#### [Problem]
Comb through the entries for "true" and pull out each line that holds it.

#### [Saved entries]
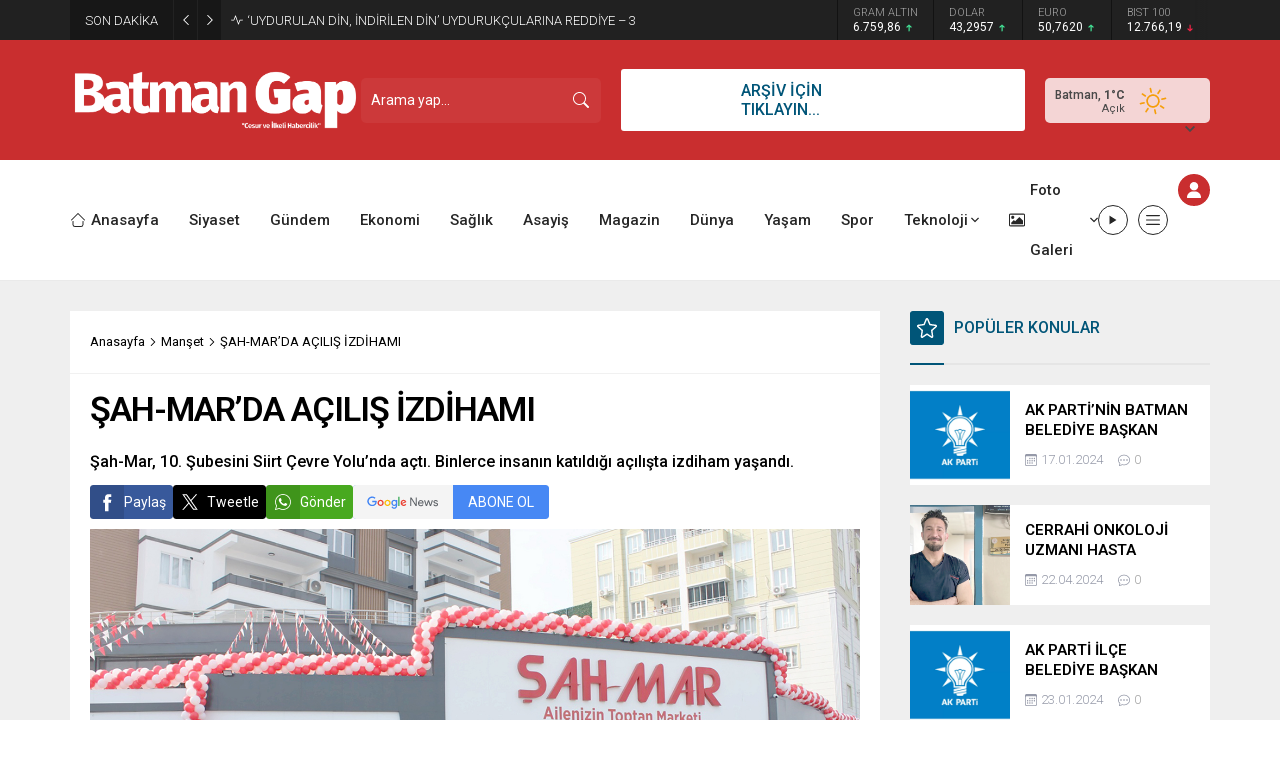

--- FILE ---
content_type: text/html; charset=UTF-8
request_url: https://www.batmangapgazetesi.com/wp-admin/admin-ajax.php
body_size: 41
content:
{"data":357}

--- FILE ---
content_type: text/html; charset=UTF-8
request_url: https://www.batmangapgazetesi.com/wp-admin/admin-ajax.php
body_size: 48
content:
{"data":{"3647":0}}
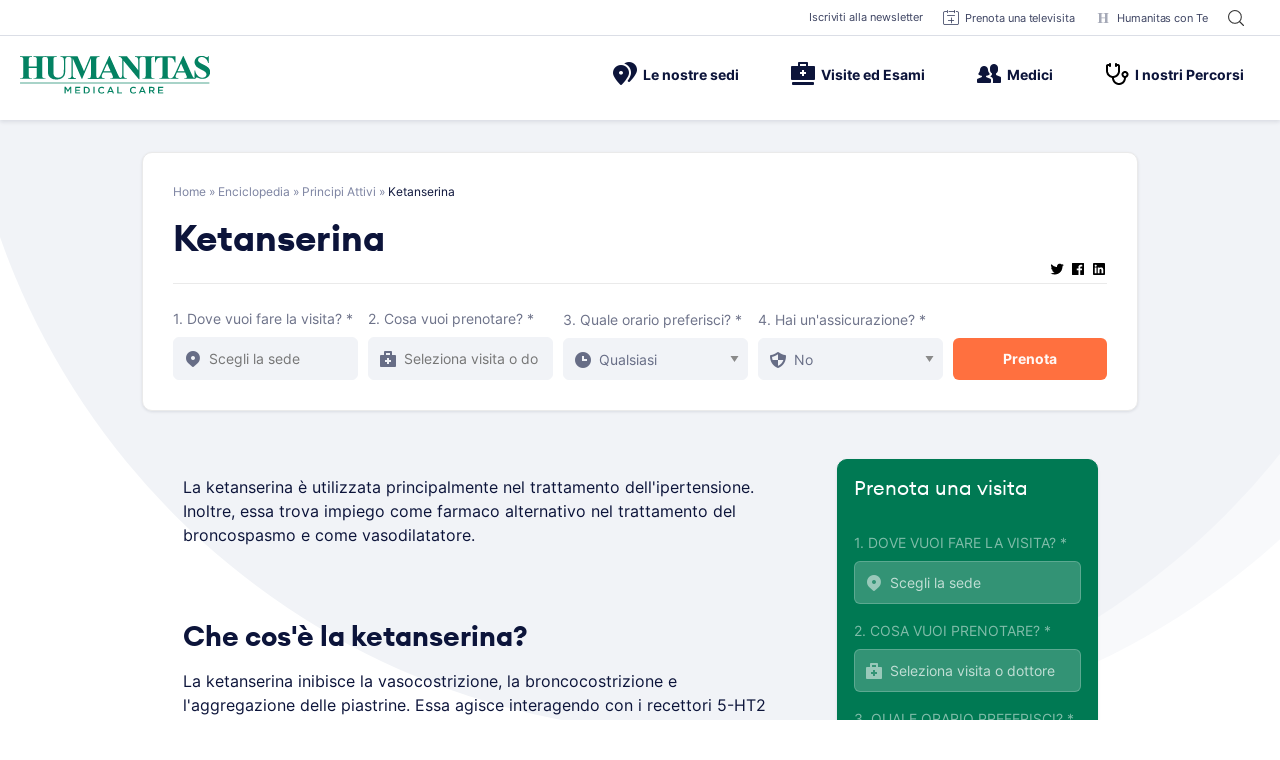

--- FILE ---
content_type: image/svg+xml
request_url: https://www.humanitas-care.it/wp-content/uploads/2020/09/medical-care-logo1.svg
body_size: 2231
content:
<?xml version="1.0" encoding="UTF-8"?> <!-- Creator: CorelDRAW X6 --> <svg xmlns="http://www.w3.org/2000/svg" xmlns:xlink="http://www.w3.org/1999/xlink" xml:space="preserve" width="5.65278in" height="1.13889in" version="1.1" style="shape-rendering:geometricPrecision; text-rendering:geometricPrecision; image-rendering:optimizeQuality; fill-rule:evenodd; clip-rule:evenodd" viewBox="0 0 5653 1139"> <defs> <style type="text/css"> <![CDATA[ .str0 {stroke:#038262;stroke-width:20.8386} .fil1 {fill:none;fill-rule:nonzero} .fil0 {fill:#038262;fill-rule:nonzero} ]]> </style> </defs> <g id="Layer_x0020_1"> <metadata id="CorelCorpID_0Corel-Layer"></metadata> <path class="fil0" d="M259 362l0 211c0,35 2,57 6,65 4,9 11,16 23,23 11,7 26,10 45,10l23 0 0 19 -356 0 0 -19 23 0c20,0 36,-3 48,-11 9,-5 15,-13 20,-24 4,-8 6,-29 6,-63l0 -447c0,-35 -2,-57 -6,-65 -4,-9 -11,-16 -22,-23 -11,-7 -26,-10 -45,-10l-23 0 0 -19 356 0 0 19 -23 0c-20,0 -36,4 -48,11 -9,5 -16,13 -21,24 -4,8 -6,29 -6,63l0 193 240 0 0 -193c0,-35 -2,-57 -6,-65 -4,-9 -11,-16 -23,-23 -11,-7 -27,-10 -46,-10l-22 0 0 -19 355 0 0 19 -22 0c-20,0 -36,4 -48,11 -9,5 -16,13 -21,24 -4,8 -6,29 -6,63l0 447c0,35 2,57 6,65 4,9 11,16 23,23 11,7 27,10 46,10l22 0 0 19 -355 0 0 -19 22 0c20,0 36,-3 48,-11 9,-5 16,-13 21,-24 4,-8 6,-29 6,-63l0 -211 -240 0z"></path> <path class="fil0" d="M743 9l351 0 0 19 -18 0c-26,0 -45,3 -54,8 -10,5 -17,13 -21,23 -4,10 -6,34 -6,73l0 333c0,61 5,101 14,121 9,20 24,36 45,49 21,13 48,20 80,20 37,0 68,-8 94,-25 26,-17 45,-39 58,-68 13,-29 19,-80 19,-152l0 -277c0,-30 -3,-52 -10,-65 -6,-13 -14,-22 -24,-27 -15,-8 -36,-12 -64,-12l0 -19 235 0 0 19 -14 0c-19,0 -35,4 -48,12 -13,8 -22,19 -28,35 -4,11 -6,30 -6,58l0 258c0,80 -5,138 -16,173 -11,35 -36,68 -77,98 -41,30 -96,45 -167,45 -59,0 -104,-8 -136,-24 -44,-21 -75,-49 -93,-82 -18,-33 -27,-78 -27,-135l0 -333c0,-39 -2,-63 -7,-73 -4,-10 -12,-17 -23,-23 -11,-6 -30,-8 -59,-8l0 -19z"></path> <path class="fil0" d="M1905 458l185 -448 277 0 0 19 -22 0c-20,0 -36,4 -48,11 -8,5 -15,13 -20,24 -4,8 -6,29 -6,63l0 448c0,35 2,56 6,65 4,9 11,16 23,23 11,7 27,10 46,10l22 0 0 19 -355 0 0 -19 22 0c20,0 36,-4 48,-11 8,-5 15,-13 20,-24 4,-8 6,-29 6,-63l0 -504 -261 620 -12 0 -265 -616 0 479c0,33 1,54 2,62 4,17 14,30 28,41 15,11 37,16 68,16l0 19 -233 0 0 -19 7 0c15,0 29,-2 42,-7 13,-5 23,-12 30,-21 7,-9 12,-21 16,-37 1,-4 1,-21 1,-51l0 -430c0,-34 -2,-56 -6,-64 -4,-9 -11,-16 -23,-23 -11,-7 -27,-10 -46,-10l-22 0 0 -19 278 0 191 448z"></path> <path class="fil0" d="M2695 459l-101 -234 -104 234 206 0zm17 37l-240 0 -29 66c-9,22 -14,40 -14,55 0,19 8,33 23,42 9,5 31,9 67,12l0 19 -226 0 0 -19c24,-4 44,-14 60,-30 16,-17 35,-51 58,-103l243 -543 10 0 245 558c23,53 43,86 58,100 11,10 27,16 48,18l0 19 -329 0 0 -19 14 0c26,0 45,-4 56,-11 7,-5 11,-13 11,-23 0,-6 -1,-12 -3,-19 -1,-3 -6,-16 -15,-38l-36 -85z"></path> <path class="fil0" d="M3182 9l336 422 0 -292c0,-41 -6,-68 -18,-83 -16,-19 -43,-29 -81,-28l0 -19 225 0 0 19c-29,4 -48,8 -58,14 -10,6 -18,15 -23,29 -6,13 -8,36 -8,68l0 566 -17 0 -460 -566 0 432c0,39 9,66 27,79 18,14 38,21 61,21l16 0 0 19 -241 0 0 -19c37,0 63,-8 78,-23 15,-15 22,-41 22,-77l0 -480 -15 -18c-14,-18 -27,-30 -38,-36 -11,-6 -27,-9 -48,-10l0 -19 241 0z"></path> <path class="fil0" d="M3999 671l0 19 -356 0 0 -19 23 0c20,0 36,-4 48,-11 9,-5 15,-13 20,-24 4,-8 5,-29 5,-63l0 -447c0,-35 -2,-57 -5,-65 -4,-9 -11,-16 -22,-23 -11,-7 -26,-10 -45,-10l-23 0 0 -19 356 0 0 19 -23 0c-20,0 -36,4 -48,11 -9,5 -16,13 -21,24 -4,8 -6,29 -6,63l0 447c0,35 2,56 6,65 4,9 11,16 23,23 11,7 26,10 45,10l23 0z"></path> <path class="fil0" d="M4624 9l0 184 -18 0c-11,-42 -23,-73 -36,-92 -13,-19 -31,-33 -54,-44 -13,-6 -35,-9 -67,-9l-51 0 0 525c0,35 2,56 6,65 4,9 11,16 23,23 11,7 27,10 46,10l23 0 0 19 -356 0 0 -19 23 0c20,0 36,-4 48,-11 9,-5 16,-13 21,-24 4,-8 6,-29 6,-63l0 -525 -49 0c-46,0 -79,10 -100,29 -29,27 -47,66 -55,116l-19 0 0 -184 611 0z"></path> <path class="fil0" d="M4895 459l-101 -234 -104 234 206 0zm17 37l-240 0 -29 66c-9,22 -14,40 -14,55 0,19 8,33 23,42 9,5 31,9 67,12l0 19 -226 0 0 -19c24,-4 44,-14 60,-30 16,-17 35,-51 58,-103l243 -543 10 0 245 558c23,53 43,86 58,100 11,10 27,16 48,18l0 19 -329 0 0 -19 13 0c26,0 45,-4 56,-11 7,-5 11,-13 11,-23 0,-6 -1,-12 -3,-19 -1,-3 -6,-16 -15,-38l-36 -85z"></path> <path class="fil0" d="M5613 -7l5 222 -20 0c-10,-56 -33,-100 -70,-134 -37,-34 -77,-51 -121,-51 -33,0 -60,9 -79,27 -19,18 -29,38 -29,62 0,15 3,28 10,39 10,15 25,31 46,46 15,11 51,30 107,57 78,38 130,74 158,108 26,33 40,71 40,114l0 7c-1,54 -22,101 -65,140 -43,40 -98,60 -165,60 -21,0 -41,-2 -59,-6 -19,-4 -42,-12 -70,-24 -16,-7 -29,-10 -39,-10 -9,0 -18,3 -27,10 -10,7 -17,17 -23,30l-18 0 0 -251 18 0c14,71 42,125 83,162 41,37 85,56 133,56 37,0 66,-10 88,-30 22,-20 33,-43 33,-70 0,-16 -4,-31 -13,-46 -8,-15 -21,-29 -38,-42 -17,-13 -47,-31 -90,-52 -61,-30 -104,-55 -131,-76 -27,-21 -47,-44 -61,-70 -14,-26 -21,-54 -21,-85 0,-53 19,-98 58,-135 39,-37 88,-56 147,-56l1 0c21,0 42,3 62,8 15,4 34,11 56,22 22,11 38,16 46,16 9,0 15,-3 20,-8 5,-5 9,-18 14,-38l15 0z"></path> <polygon class="fil0" points="0,815 5636,815 "></polygon> <line class="fil1 str0" x1="0" y1="815" x2="5636" y2="815"></line> <polygon class="fil0" points="1326,931 1364,931 1426,1028 1488,931 1527,931 1527,1135 1491,1135 1491,989 1426,1085 1425,1085 1361,990 1361,1135 1326,1135 "></polygon> <polygon class="fil0" points="1640,931 1791,931 1791,963 1676,963 1676,1016 1778,1016 1778,1048 1676,1048 1676,1103 1793,1103 1793,1135 1640,1135 "></polygon> <path class="fil0" d="M1931 964l0 139 40 0c43,0 71,-29 71,-69l0 -1c0,-40 -28,-69 -71,-69l-40 0zm-36 -33l76 0c64,0 108,44 108,101l0 1c0,57 -44,102 -108,102l-76 0 0 -204z"></path> <polygon class="fil0" points="2184,1135 2219,1135 2219,931 2184,931 "></polygon> <path class="fil0" d="M2323 1034l0 -1c0,-58 43,-106 105,-106 38,0 60,13 80,32l-23 27c-16,-15 -34,-25 -57,-25 -39,0 -67,32 -67,72l0 1c0,40 28,72 67,72 25,0 41,-10 59,-26l23 23c-21,22 -45,36 -83,36 -60,0 -104,-46 -104,-105z"></path> <path class="fil0" d="M2729 1054l-35 -82 -35 82 70 0zm-51 -125l33 0 90 206 -38 0 -21 -49 -97 0 -21 49 -37 0 90 -206z"></path> <polygon class="fil0" points="2893,931 2929,931 2929,1103 3036,1103 3036,1135 2893,1135 "></polygon> <path class="fil0" d="M3269 1034l0 -1c0,-58 43,-106 105,-106 38,0 60,13 80,32l-23 27c-16,-15 -34,-25 -57,-25 -39,0 -67,32 -67,72l0 1c0,40 28,72 67,72 25,0 41,-10 59,-26l23 23c-21,22 -45,36 -83,36 -59,0 -104,-46 -104,-105z"></path> <path class="fil0" d="M3675 1054l-35 -82 -35 82 70 0zm-51 -125l33 0 90 206 -38 0 -21 -49 -97 0 -21 49 -37 0 90 -206z"></path> <path class="fil0" d="M3927 1032c26,0 42,-13 42,-34l0 -1c0,-22 -16,-34 -42,-34l-52 0 0 69 52 0zm-88 -101l91 0c26,0 46,8 59,20 11,11 17,26 17,44l0 1c0,34 -20,54 -48,62l55 77 -43 0 -50 -71 -45 0 0 71 -36 0 0 -204z"></path> <polygon class="fil0" points="4109,931 4261,931 4261,963 4145,963 4145,1016 4247,1016 4247,1048 4145,1048 4145,1103 4262,1103 4262,1135 4109,1135 "></polygon> </g> </svg> 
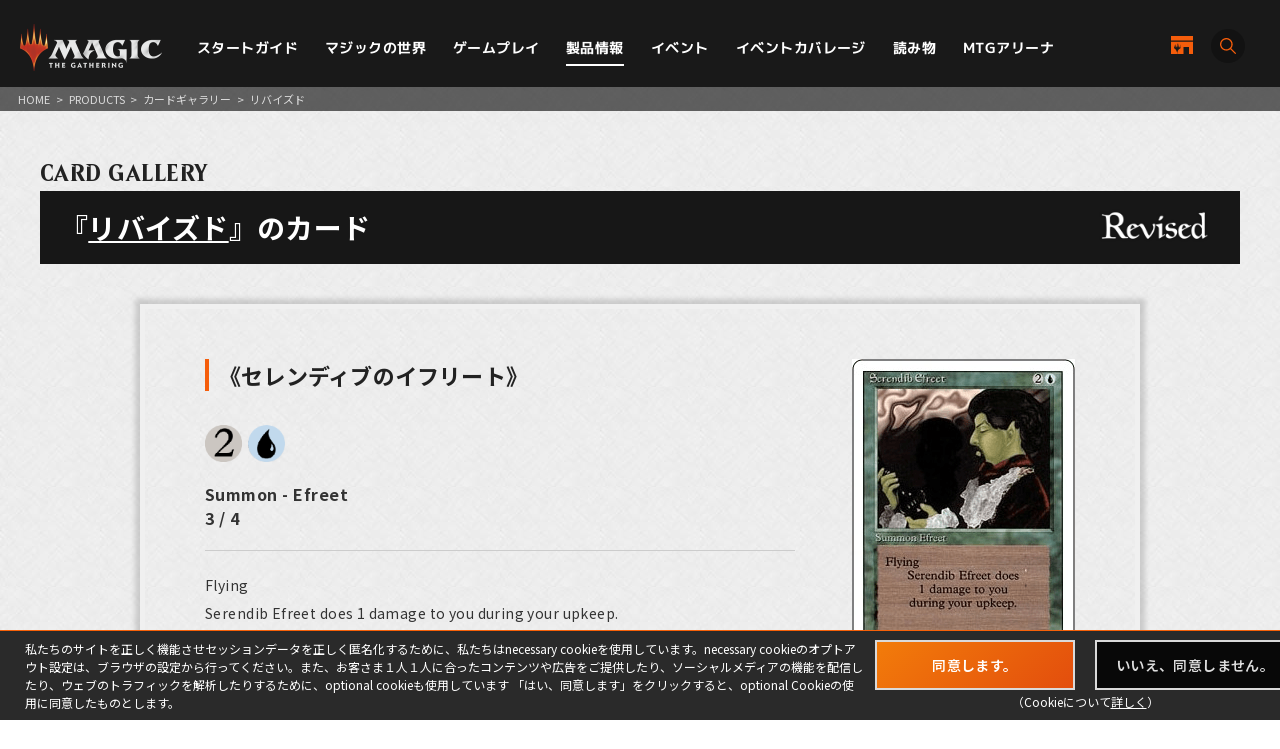

--- FILE ---
content_type: application/javascript
request_url: https://mtg-jp.com/v2/assets/common/js/menu.js
body_size: 638
content:
var state = false;
var scrollpos;
$(function () {
    $('#menu_bt').on('click', function () {
        $(this).find('.menu-trigger').toggleClass('active');
        $('html').toggleClass('active');
        $(this).toggleClass('active');
        $('#sp_gnavi').toggleClass('active');
        $('#gnavi_wrap_bg').slideToggle(300);
        if (state == false) {
            scrollpos = $(window).scrollTop();
            $('body').addClass('fixed').css({'top': -scrollpos});
            state = true;
        } else {
            $('body').removeClass('fixed').css({'top': 0});
            window.scrollTo(0, scrollpos);
            state = false;
        }
    });
    /*
    $('.pulldown_bt_sp>ul>li>a').on('click', function(){
        $('#menu_bt').find('.menu-trigger').removeClass('active');
        $('html').removeClass('active');
        $('#menu_bt').removeClass('active');
        $('#sp_gnavi').removeClass('active');
        $('#gnavi_wrap_bg').slideToggle(300);
    });
    */
});

$(function () {
    /*
    $('#sp_gnavi_inner a.fade').click(function(){
        $('#menu_bt').find('.menu-trigger').removeClass('active');
        $('#sp_gnavi').removeClass('active');
        $('body').removeClass('fixed').css({'top': 0});
        window.scrollTo( 0 , scrollpos );
        state = false;
        $('#gnavi_wrap_bg').fadeOut(300);
    });
    */
    $('#gnavi_wrap_bg').click(function () {
        $(this).fadeOut(300);
        $('#menu_bt').find('.menu-trigger').removeClass('active');
        $('#sp_gnavi').removeClass('active');
        $('body').removeClass('fixed').css({'top': 0});
        window.scrollTo(0, scrollpos);
        state = false;
    });
});

$(window).resize(function () {
    var bheight = $(window).height();
    $('#sp_gnavi_inner').css('height', bheight + 100);
});

$(window).resize(function () {
    var w = $(window).width();
    var h = $(window).height();
    if (w > 1100) {
        $('#menu_bt').find('.menu-trigger').removeClass('active');
        $('#gnavi_wrap_bg').fadeOut(300);
        if ($('#sp_gnavi').hasClass('active')) {
            $('#sp_gnavi.active').removeClass('active');
        }
    }
});

$(document).on("mouseenter", ".pulldown_bt", function () {
    $(this).find("ul").fadeIn(200);
});
$(document).on("mouseleave", ".pulldown_bt", function () {
    $(this).find("ul").fadeOut(100);
});

//sp menu pulldown
$(document).on("click", ".pulldown_bt_sp>span", function () {
    $('.pulldown_bt_sp>span').not($(this)).parent().find("ul").slideUp(200);
    $('.pulldown_bt_sp>span').not($(this)).parent().removeClass('active');
    $(this).parent().find("ul").slideToggle(200);
    $(this).parent().toggleClass('active');
});

--- FILE ---
content_type: application/javascript
request_url: https://mtg-jp.com/v2/assets/common/js/ua.js
body_size: 539
content:
var _ua = (function(u){
return {
Tablet:(u.indexOf("windows") != -1 && u.indexOf("touch") != -1 && u.indexOf("tablet pc") == -1) 
  || u.indexOf("ipad") != -1
  || (u.indexOf("android") != -1 && u.indexOf("mobile") == -1)
  || (u.indexOf("firefox") != -1 && u.indexOf("tablet") != -1)
  || u.indexOf("kindle") != -1
  || u.indexOf("silk") != -1
  || u.indexOf("playbook") != -1,
Mobile:(u.indexOf("windows") != -1 && u.indexOf("phone") != -1)
  || u.indexOf("iphone") != -1
  || u.indexOf("ipod") != -1
  || (u.indexOf("android") != -1 && u.indexOf("mobile") != -1)
  || (u.indexOf("firefox") != -1 && u.indexOf("mobile") != -1)
  || u.indexOf("blackberry") != -1
}
})(window.navigator.userAgent.toLowerCase());


if(_ua.Tablet){
	document.write('<meta name="viewport" content="width=1280">\n');
	$(function() {
		$("body").addClass("tablet");
	});
}else if(_ua.Mobile){
	document.write('<meta name="viewport" content="width=device-width, initial-scale=1.0, user-scalable=yes, maximum-scale=2.0, minimum-scale=1.0">');
	$(function() {
    	$("[data-tel]").each(function(){
      	var tel = $(this).attr("data-tel");
      	$(this).wrap("<a href=" + 'tel:' + tel + "></a>");
    	});
  	});
    document.ontouchstart = function() {};
    document.addEventListener('touchstart', function() {}, true);
    document.addEventListener('touchstart', function() {}, false);
}else{
}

#### [Reply to the task]
            state = true;
    document.addEventListener('touchstart', function() {}, true);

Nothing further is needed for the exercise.